--- EXERCISE GOAL ---
Tally the lines of the items below that contain the string "instances", with case counting, and give only that number.

▬▬▬▬▬▬▬▬▬▬

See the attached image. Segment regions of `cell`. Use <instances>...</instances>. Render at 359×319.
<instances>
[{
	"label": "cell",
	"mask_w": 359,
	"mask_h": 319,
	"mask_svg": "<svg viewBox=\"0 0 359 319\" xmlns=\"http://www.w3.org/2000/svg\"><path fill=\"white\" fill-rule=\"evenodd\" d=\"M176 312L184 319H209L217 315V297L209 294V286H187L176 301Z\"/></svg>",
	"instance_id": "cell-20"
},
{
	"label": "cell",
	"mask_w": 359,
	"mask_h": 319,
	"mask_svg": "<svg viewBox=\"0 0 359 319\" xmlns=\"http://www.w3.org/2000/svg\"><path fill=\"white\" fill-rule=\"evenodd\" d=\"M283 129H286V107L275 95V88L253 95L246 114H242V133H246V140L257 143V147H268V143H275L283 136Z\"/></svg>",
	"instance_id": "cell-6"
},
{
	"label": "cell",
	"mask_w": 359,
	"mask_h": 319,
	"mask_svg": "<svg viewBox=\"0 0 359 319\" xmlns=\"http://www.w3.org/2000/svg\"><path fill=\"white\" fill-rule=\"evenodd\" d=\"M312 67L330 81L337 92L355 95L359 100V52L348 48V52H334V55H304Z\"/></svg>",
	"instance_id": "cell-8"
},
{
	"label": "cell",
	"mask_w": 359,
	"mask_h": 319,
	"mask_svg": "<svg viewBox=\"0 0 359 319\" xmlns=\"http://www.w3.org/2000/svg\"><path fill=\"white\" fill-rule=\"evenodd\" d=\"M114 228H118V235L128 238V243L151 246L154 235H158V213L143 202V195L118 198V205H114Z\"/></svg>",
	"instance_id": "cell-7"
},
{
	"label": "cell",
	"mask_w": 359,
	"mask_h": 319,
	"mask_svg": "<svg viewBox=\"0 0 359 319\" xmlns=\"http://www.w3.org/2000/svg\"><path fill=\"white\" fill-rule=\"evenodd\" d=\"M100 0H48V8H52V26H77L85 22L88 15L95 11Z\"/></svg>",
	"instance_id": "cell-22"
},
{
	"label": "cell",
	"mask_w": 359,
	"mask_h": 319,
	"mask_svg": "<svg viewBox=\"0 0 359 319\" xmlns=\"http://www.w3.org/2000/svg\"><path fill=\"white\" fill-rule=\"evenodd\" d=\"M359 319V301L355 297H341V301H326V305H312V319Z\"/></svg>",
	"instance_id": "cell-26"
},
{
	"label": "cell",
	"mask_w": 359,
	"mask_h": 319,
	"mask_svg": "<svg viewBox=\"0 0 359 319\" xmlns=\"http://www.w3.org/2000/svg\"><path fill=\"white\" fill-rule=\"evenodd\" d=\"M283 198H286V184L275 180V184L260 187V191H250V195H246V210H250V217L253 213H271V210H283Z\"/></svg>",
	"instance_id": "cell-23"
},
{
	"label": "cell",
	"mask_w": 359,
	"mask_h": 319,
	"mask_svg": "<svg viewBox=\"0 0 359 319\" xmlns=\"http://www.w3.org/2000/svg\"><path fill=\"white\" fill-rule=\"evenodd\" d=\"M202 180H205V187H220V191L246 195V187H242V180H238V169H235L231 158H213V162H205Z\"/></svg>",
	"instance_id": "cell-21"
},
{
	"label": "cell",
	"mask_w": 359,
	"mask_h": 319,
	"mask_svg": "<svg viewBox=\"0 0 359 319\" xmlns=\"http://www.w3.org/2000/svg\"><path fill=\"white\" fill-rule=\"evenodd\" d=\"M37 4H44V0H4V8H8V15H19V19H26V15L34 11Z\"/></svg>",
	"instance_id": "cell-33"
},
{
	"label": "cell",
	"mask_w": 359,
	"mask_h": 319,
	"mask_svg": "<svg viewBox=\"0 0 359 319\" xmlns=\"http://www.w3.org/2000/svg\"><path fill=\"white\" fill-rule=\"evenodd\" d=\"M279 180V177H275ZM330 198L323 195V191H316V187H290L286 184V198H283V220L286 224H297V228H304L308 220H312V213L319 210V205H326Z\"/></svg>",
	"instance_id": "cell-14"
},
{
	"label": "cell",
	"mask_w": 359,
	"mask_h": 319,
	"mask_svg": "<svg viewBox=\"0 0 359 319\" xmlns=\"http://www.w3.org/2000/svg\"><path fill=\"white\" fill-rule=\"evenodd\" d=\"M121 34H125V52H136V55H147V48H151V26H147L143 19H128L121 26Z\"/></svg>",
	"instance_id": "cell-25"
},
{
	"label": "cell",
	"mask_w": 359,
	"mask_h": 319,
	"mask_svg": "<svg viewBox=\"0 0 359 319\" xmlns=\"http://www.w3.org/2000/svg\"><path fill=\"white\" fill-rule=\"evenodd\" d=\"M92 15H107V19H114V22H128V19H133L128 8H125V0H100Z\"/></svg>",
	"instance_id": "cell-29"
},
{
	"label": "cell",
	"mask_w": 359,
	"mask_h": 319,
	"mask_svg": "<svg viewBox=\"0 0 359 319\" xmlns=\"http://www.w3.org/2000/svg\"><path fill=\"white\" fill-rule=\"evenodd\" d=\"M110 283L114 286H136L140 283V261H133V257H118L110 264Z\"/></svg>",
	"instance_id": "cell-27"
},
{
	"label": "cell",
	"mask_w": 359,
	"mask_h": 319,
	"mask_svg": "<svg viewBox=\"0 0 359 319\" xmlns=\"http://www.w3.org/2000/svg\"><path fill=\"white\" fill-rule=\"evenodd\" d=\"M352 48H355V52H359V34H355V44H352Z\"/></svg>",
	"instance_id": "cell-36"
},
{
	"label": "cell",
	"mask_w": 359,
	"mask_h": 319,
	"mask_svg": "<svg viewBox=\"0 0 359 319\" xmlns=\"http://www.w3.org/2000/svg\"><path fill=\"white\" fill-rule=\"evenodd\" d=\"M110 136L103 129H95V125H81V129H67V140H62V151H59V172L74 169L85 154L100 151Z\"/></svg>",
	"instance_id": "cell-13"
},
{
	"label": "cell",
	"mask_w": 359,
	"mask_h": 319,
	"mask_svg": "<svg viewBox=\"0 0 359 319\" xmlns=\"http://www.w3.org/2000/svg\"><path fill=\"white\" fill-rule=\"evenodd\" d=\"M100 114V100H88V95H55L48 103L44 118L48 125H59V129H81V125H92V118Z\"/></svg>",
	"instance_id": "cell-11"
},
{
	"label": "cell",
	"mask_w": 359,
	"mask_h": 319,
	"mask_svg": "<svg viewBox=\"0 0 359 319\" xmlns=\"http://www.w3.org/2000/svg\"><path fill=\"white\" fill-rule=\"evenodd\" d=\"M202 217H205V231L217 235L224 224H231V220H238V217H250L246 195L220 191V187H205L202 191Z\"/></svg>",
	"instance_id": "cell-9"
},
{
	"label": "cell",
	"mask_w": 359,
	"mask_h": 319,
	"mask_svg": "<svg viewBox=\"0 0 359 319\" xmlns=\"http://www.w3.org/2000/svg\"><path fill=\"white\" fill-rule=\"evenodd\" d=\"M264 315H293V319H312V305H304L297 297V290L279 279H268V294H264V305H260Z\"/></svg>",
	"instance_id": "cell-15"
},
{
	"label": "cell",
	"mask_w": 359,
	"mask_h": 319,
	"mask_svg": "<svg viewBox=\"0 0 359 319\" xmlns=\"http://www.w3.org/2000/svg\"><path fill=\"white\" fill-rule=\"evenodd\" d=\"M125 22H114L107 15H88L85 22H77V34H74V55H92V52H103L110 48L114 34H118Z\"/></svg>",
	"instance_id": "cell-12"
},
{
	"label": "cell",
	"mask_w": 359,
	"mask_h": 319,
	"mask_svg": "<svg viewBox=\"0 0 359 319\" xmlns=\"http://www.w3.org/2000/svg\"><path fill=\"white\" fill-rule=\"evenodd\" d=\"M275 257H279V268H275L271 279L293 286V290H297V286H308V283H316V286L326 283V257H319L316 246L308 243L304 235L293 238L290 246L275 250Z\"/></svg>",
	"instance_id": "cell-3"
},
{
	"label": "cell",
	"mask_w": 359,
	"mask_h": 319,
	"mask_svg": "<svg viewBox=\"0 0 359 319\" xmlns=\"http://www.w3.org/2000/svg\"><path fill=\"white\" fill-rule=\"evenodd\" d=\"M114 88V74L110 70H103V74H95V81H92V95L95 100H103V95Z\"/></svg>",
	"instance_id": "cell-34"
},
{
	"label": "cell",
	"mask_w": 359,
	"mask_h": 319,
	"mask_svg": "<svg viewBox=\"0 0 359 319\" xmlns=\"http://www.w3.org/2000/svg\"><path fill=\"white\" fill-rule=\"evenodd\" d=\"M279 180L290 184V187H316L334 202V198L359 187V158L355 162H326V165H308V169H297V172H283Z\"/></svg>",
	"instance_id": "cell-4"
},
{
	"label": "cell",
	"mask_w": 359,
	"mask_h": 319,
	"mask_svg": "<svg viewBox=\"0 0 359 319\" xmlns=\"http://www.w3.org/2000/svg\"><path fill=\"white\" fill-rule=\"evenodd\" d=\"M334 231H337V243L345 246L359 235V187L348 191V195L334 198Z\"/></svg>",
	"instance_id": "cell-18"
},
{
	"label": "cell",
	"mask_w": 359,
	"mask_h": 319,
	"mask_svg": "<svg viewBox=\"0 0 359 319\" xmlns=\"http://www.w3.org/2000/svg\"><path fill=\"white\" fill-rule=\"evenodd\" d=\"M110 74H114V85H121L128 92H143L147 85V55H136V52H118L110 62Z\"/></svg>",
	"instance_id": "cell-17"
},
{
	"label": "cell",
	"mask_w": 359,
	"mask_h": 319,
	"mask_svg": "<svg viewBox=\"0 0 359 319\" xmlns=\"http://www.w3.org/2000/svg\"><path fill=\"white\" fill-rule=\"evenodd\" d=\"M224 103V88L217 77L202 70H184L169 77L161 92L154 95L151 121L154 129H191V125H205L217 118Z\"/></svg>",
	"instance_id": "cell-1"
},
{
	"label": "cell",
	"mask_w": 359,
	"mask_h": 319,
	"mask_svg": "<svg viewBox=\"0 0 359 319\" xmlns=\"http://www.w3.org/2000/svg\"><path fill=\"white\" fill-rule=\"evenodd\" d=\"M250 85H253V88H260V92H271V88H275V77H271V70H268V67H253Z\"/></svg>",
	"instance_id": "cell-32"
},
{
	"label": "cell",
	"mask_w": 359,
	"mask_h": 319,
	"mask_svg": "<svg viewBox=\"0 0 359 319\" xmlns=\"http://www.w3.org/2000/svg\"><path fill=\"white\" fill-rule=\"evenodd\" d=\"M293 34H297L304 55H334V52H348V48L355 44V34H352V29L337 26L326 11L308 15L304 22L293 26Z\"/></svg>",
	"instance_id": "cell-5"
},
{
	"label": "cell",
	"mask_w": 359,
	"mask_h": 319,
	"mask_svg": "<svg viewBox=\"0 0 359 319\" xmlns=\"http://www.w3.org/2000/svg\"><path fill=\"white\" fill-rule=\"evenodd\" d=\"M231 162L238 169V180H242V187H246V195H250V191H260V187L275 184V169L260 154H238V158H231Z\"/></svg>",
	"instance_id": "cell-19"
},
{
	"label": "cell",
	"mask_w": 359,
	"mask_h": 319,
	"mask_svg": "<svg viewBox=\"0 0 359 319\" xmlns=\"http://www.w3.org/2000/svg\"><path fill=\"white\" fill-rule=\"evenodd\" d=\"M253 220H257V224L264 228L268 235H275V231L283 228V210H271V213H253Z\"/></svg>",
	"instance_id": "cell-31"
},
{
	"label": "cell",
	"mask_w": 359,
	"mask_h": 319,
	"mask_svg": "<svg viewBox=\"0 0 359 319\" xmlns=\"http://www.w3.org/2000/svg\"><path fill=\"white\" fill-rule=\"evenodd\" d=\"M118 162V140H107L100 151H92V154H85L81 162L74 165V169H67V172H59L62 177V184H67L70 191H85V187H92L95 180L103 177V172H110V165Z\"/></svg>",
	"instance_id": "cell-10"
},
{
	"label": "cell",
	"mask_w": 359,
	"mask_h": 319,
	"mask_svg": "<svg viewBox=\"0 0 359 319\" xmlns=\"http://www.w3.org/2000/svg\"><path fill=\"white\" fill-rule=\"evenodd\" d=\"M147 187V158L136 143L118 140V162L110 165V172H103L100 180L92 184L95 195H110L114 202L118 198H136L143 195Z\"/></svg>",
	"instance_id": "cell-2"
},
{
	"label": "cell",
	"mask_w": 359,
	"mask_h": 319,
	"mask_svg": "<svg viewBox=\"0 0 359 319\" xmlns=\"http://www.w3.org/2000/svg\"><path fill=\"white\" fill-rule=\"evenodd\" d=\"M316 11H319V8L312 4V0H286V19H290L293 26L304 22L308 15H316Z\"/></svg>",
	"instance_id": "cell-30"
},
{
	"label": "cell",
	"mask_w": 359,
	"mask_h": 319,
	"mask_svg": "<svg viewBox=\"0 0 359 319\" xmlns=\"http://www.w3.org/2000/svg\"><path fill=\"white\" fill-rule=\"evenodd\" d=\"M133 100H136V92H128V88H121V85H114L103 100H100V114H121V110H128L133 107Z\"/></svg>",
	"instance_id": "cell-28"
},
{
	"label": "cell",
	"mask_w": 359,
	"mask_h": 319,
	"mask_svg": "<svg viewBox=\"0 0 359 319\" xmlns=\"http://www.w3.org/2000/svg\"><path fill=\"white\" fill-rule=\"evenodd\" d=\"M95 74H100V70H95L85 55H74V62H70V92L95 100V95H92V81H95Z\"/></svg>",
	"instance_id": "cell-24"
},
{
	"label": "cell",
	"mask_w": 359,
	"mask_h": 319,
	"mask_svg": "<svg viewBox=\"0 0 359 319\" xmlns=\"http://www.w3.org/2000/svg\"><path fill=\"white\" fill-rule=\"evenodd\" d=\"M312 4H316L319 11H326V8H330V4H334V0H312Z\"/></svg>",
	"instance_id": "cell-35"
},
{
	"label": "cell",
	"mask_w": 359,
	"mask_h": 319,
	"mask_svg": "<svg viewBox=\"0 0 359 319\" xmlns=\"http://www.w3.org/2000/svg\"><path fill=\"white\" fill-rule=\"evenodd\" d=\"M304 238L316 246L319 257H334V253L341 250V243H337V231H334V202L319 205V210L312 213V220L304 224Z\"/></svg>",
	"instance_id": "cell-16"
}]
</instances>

▬▬▬▬▬▬▬▬▬▬

--- WRITTEN ANSWER ---
3